Seit 45 Jahren arbeite ich als Schauspieler, Regisseur und Übersetzer. Doch an jedem Probentag von »Carnevale« staune ich von neuem, mit wieviel Einsatz, Können, Begeisterung diese Truppe arbeitet. Jede neue Idee wird interessiert aufgenommen, diskutiert, geprüft und - wenn brauchbar - verwendet. Nicht nur solides schauspielerisches Handwerk ist da gefragt, nein, auch handwerkliches und organisatorisches Können ist Voraussetzung.
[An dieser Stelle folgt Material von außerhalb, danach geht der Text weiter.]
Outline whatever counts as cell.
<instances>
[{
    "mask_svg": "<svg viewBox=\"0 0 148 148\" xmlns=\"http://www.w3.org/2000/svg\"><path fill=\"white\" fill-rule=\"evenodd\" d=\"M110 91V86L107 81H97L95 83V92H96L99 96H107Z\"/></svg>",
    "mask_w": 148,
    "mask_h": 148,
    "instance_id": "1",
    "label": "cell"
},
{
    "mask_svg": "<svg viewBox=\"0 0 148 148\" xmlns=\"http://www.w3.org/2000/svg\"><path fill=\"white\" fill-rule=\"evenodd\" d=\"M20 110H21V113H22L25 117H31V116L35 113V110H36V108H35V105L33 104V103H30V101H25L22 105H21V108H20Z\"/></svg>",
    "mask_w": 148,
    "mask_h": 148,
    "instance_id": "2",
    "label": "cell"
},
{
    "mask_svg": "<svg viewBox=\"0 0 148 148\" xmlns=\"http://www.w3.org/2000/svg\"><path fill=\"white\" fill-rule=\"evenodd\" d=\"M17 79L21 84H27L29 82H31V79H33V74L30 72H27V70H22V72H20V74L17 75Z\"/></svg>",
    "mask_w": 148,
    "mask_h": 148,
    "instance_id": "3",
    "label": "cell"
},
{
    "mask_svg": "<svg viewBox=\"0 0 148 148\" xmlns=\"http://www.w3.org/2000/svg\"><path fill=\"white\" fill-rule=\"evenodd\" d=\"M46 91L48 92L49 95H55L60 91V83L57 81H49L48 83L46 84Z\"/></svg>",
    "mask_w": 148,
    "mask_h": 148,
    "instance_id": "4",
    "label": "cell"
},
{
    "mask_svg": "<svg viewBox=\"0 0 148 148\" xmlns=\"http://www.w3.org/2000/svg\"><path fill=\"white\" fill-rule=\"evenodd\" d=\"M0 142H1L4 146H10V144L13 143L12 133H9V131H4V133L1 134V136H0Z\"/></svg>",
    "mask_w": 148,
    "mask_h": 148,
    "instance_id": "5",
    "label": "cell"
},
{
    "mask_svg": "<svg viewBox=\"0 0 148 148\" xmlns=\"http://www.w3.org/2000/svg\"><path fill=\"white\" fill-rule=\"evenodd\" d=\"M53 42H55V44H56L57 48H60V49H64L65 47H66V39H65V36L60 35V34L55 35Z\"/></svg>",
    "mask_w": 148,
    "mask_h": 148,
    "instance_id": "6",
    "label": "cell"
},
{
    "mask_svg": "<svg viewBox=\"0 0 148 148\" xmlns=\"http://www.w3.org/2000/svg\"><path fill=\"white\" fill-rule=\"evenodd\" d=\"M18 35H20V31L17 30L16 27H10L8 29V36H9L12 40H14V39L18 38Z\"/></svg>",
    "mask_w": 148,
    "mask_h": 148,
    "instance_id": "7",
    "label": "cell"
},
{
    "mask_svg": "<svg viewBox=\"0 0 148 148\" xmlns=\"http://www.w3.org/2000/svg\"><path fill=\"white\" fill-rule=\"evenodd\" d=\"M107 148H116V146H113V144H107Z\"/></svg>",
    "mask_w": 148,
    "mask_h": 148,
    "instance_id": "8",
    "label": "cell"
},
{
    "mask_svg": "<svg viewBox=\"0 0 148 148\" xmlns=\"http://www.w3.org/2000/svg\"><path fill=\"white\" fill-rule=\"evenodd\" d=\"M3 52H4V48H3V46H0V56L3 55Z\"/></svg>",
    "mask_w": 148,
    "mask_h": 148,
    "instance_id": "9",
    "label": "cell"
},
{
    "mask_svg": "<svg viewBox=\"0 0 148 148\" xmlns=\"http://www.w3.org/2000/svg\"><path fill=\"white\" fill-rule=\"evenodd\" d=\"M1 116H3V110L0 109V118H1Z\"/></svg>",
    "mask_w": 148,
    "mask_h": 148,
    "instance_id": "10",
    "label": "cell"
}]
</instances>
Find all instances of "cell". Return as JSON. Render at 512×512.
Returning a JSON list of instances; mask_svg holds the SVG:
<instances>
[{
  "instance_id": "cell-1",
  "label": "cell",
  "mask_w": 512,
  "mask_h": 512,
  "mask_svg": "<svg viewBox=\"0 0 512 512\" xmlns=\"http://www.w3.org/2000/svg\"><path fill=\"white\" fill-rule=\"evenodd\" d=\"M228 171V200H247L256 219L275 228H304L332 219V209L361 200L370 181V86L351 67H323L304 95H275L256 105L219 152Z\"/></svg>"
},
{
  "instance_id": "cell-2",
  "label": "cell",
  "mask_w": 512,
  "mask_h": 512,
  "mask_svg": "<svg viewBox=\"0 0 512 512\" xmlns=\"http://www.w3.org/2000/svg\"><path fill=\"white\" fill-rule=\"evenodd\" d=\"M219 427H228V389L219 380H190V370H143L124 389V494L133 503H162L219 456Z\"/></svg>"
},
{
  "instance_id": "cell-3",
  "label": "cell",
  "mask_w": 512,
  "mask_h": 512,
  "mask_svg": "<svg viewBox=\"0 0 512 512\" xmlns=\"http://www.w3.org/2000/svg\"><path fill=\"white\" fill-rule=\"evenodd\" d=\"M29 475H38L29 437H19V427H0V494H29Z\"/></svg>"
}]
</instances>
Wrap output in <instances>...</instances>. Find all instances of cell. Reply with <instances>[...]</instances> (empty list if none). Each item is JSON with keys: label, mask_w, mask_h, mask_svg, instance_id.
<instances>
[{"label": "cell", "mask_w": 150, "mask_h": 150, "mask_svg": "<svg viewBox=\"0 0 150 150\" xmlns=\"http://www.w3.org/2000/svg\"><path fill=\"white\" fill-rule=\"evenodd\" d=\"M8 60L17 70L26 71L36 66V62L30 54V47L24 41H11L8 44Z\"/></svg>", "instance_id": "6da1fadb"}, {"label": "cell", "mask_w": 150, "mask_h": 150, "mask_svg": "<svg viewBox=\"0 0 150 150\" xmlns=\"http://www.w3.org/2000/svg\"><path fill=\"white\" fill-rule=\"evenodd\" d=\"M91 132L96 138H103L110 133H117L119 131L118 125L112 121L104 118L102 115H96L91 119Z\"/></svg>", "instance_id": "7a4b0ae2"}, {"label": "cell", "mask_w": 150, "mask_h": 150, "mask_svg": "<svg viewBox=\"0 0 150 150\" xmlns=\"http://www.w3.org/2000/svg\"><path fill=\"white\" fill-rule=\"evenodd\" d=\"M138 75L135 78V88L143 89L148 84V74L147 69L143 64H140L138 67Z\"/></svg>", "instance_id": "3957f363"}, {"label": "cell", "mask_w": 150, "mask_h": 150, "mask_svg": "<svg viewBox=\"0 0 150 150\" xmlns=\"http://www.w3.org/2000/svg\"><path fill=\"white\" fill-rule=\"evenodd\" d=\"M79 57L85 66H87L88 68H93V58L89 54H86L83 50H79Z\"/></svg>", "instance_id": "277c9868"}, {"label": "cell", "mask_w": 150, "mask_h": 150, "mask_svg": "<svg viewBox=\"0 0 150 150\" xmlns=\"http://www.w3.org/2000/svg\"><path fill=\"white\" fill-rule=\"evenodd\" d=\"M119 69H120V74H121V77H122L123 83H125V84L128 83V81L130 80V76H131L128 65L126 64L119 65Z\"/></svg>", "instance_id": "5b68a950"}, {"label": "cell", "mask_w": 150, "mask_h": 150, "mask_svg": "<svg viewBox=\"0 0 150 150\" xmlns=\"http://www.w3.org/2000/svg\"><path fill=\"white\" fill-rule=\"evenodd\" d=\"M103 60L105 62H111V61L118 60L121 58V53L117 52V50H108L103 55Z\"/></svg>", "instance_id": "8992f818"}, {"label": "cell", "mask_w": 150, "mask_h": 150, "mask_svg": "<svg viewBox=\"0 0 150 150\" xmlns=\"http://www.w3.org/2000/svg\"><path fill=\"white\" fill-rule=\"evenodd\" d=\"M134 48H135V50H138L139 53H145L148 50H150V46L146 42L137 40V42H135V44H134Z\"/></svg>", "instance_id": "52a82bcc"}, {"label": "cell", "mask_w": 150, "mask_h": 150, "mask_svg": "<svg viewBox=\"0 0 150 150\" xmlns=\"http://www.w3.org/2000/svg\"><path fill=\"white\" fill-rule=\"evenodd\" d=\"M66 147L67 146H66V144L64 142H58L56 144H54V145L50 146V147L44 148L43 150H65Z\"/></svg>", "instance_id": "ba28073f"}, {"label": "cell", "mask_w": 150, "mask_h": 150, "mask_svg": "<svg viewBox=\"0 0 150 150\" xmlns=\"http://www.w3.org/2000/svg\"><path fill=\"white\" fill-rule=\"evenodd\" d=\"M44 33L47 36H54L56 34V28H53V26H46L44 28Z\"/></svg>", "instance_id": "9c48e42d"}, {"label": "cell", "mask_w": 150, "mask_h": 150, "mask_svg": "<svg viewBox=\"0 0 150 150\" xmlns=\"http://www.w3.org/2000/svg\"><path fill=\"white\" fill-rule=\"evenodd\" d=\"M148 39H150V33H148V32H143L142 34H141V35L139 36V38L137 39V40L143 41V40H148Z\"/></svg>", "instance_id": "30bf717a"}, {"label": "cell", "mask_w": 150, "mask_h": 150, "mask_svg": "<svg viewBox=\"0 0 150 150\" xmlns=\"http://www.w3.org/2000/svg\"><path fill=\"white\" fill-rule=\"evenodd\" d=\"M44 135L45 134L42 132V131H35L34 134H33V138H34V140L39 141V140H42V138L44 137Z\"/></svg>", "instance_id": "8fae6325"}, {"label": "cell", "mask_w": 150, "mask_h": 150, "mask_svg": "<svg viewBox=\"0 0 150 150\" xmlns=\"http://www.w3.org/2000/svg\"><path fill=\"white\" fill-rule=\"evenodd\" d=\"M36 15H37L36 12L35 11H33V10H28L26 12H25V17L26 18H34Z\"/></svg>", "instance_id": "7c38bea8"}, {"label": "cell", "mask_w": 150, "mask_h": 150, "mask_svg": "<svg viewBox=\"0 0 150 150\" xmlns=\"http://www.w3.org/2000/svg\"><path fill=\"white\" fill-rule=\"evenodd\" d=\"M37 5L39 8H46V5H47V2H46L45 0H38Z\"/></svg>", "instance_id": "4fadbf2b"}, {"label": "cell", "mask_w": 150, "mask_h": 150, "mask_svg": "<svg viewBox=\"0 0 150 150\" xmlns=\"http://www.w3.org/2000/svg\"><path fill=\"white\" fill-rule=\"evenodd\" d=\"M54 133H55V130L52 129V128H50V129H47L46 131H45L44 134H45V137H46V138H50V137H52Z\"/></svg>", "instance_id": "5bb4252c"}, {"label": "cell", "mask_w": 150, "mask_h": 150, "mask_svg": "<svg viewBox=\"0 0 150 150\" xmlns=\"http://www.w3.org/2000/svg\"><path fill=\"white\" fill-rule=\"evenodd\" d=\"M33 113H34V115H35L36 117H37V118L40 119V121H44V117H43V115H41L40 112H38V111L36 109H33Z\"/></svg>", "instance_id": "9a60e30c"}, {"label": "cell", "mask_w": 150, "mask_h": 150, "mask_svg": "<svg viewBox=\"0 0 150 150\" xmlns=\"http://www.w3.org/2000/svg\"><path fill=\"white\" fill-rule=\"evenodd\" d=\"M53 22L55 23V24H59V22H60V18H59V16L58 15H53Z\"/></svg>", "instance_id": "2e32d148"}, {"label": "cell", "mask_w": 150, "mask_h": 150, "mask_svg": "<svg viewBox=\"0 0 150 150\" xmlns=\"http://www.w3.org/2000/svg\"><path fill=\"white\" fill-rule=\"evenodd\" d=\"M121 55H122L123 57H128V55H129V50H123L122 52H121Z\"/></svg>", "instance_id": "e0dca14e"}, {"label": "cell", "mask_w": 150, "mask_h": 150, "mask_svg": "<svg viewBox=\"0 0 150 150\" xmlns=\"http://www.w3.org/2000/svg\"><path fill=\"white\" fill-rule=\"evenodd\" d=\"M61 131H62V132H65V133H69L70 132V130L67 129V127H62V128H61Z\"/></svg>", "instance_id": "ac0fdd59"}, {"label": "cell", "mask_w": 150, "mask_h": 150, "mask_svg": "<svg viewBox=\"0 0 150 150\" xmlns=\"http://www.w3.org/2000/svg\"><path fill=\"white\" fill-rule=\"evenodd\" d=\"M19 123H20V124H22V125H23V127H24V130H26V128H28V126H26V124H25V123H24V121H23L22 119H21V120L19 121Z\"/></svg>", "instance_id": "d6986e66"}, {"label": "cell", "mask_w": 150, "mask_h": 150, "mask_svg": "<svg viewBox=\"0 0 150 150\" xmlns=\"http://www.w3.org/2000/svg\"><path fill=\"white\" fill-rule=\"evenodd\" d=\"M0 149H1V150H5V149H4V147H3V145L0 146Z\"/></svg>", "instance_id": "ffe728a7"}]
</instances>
Jetzt, da ich dies schreibe, habe ich für meinen Teil der Mitarbeit noch vier Tage vor mir. Ich hab sie mir in meinem Kalender rot angezeichnet, diese vier Tage, denn sie vermitteln mir das, wofür ich zum Theater gegangen bin: den Willen, den Mitmenschen etwas zu vermitteln, an ihrem Leben Anteil zu nehmen, mit ihnen zu trauern, sie zu trösten, aber auch mit ihnen zu lachen.